Mr Steve Montgomery, director of rail at First Group, says First stood behind Hull Trains and did everything it could to reduce losses and save the business, including accessing the government employee furlough scheme. With Hull Trains’ fleet of five five-car class 802/3 bi-mode inter-city trains a major fixed asset, it also worked with rolling stock providers and the maintainers to keep the cost base down.

However, it could not avoid 27 redundancies, a situation Montgomery says was challenging for everyone at the company. “The team have rallied around and tried to keep the costs down and now there is an opportunity to grow back out of this,” Montgomery says.

Hull Trains resumed operation following a third Covid-19 hibernation during the week of April 12.

Hull Trains is currently operating three trains Monday - Thursday between Hull and London King’s Cross and six services on Friday, Saturday and Sunday.
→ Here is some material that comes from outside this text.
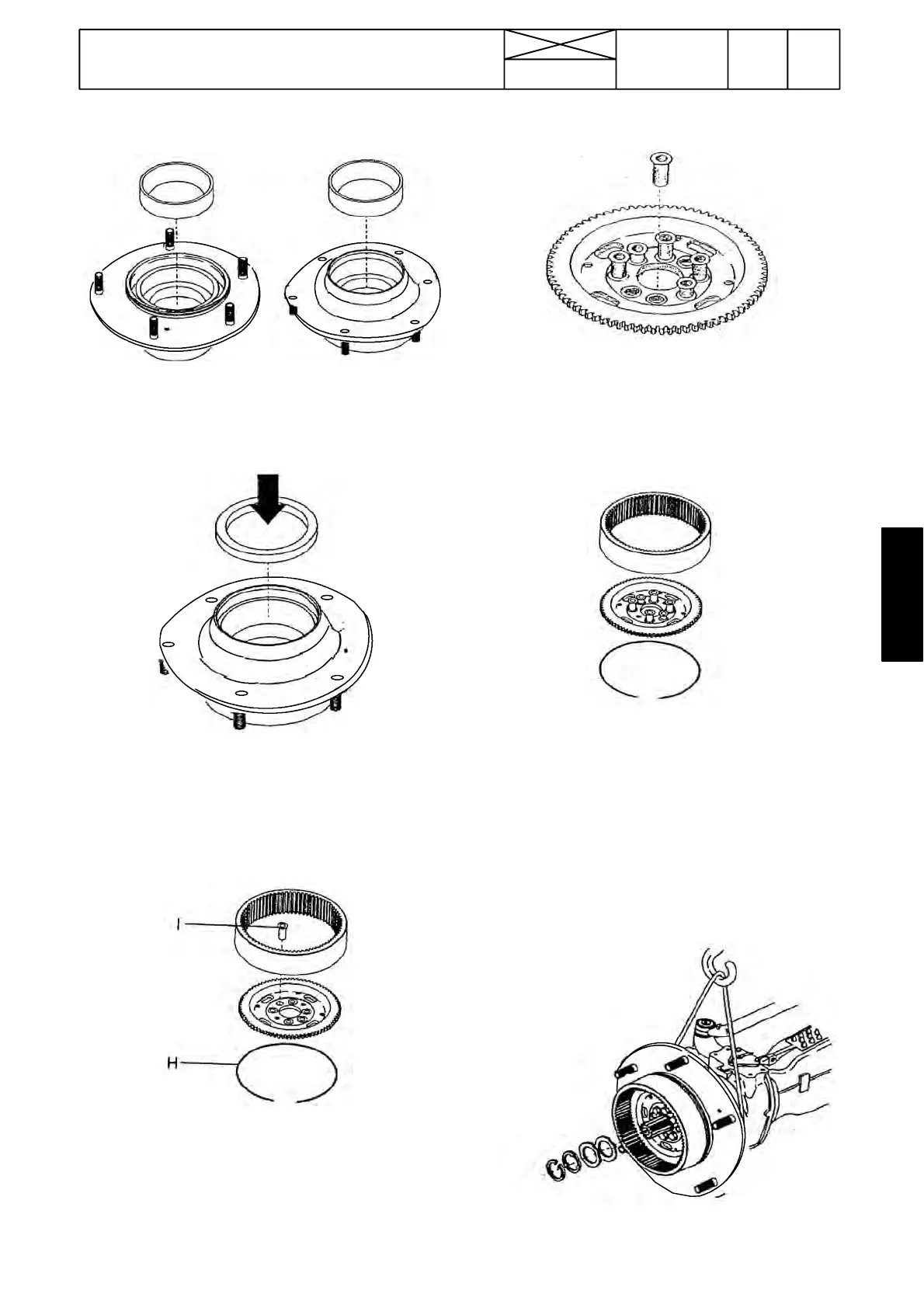 I

H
Further expansions of the timetable are planned from May 17 and June 7.

“As we see numbers growing, we will step up these services further towards what I would say is a full service,” Montgomery says. “We do believe it is a strong business. It will come back, and we will have it back into profit as soon as we can.”

East Coast

Meanwhile, First is busy preparing its new London King’s Cross - Edinburgh East Coast Trains open-access service, which Montgomery says will launch later this year. “There is no official date yet, but it looks likely that we will launch in the final quarter of the calendar year,” Montgomery says.

The new service will stop at Stevenage, Newcastle and Morpeth, and offer average fares of less than £25. Five trains will operate per day in each direction, including the first London - Edinburgh service of the day, arriving in the Scottish capital before 10.00. First is set to operate a fleet of five new five-car class 803 EMUs, which have been assembled at Hitachi’s Newton Aycliffe plant.

“We’re doing a lot of work to understand what the new market will be like,” Montgomery says. “Once everyone starts travelling again, we believe this will also be a very successful business.”